The report includes proposed overhauls to other elements of the intelligence infrastructure, including the National Security Agency. The review board also recommends applying privacy standards to information collected about non-U.S. persons, and beefing up internal safeguards against future leaks. The report calls for more continuously monitoring the status of individuals granted security clearances and employing technology to guard against future leaks of information like those pioneered by former government contractor Edward Snowden.
"The message to the NSA is now coming from every branch of government and from every corner of our nation: You have gone too far. The bulk collection of Americans’ data by the U.S. government must end," said Sen. Patrick Leahy, D-Vt., the chairman of the Senate Judiciary Committee. "This momentous report from the president’s closest advisers is a vindication of the efforts of a bipartisan group of legislators that has been working for years to protect Americans’ privacy by reining in these intelligence authorities."
The review group also calls for creating positions within the NSA to improve safeguards for individuals, and splitting the positions of NSA director and the person in charge of managing U.S. Cyber Command.
Obama empaneled the group – consisting of five veterans of Richard Clarke, Michael Morell, Geoffrey Stone, Cass Sunstein and Peter Swire – in August. The review group was an extension of Obama’s promise in May to enact a more overarching review of counterterrorism policy as the wars in Iraq and Afghanistan wind down.
Obama’s efforts have been significantly shaped by the leaks orchestrated by fugitive computer specialist Snowden, whose leaks of classified NSA programs have prompted some measure of public outrage toward the government’s intelligence-gathering practices. Among the most explosive revelations was the detailing of government mining of vast amounts of “meta-data” from phone and internet companies.

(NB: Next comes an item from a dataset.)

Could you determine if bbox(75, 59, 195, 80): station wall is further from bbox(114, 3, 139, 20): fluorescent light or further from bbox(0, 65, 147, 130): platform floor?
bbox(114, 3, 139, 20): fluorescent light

The NSA programs have prompted some degree of outrage from technology and telecommunications giants, as well. A group of executives representing some of the largest online and communications firms met on Tuesday with the president at the White House.
The report comes after a federal judge ruled this week that some of the government's data-collection tactics violate the constitution, a ruling that could reverberate through the courts and shape Obama's decision-making on implementing the review board's proposals.
NBC's Michael Isikoff contributed to this report.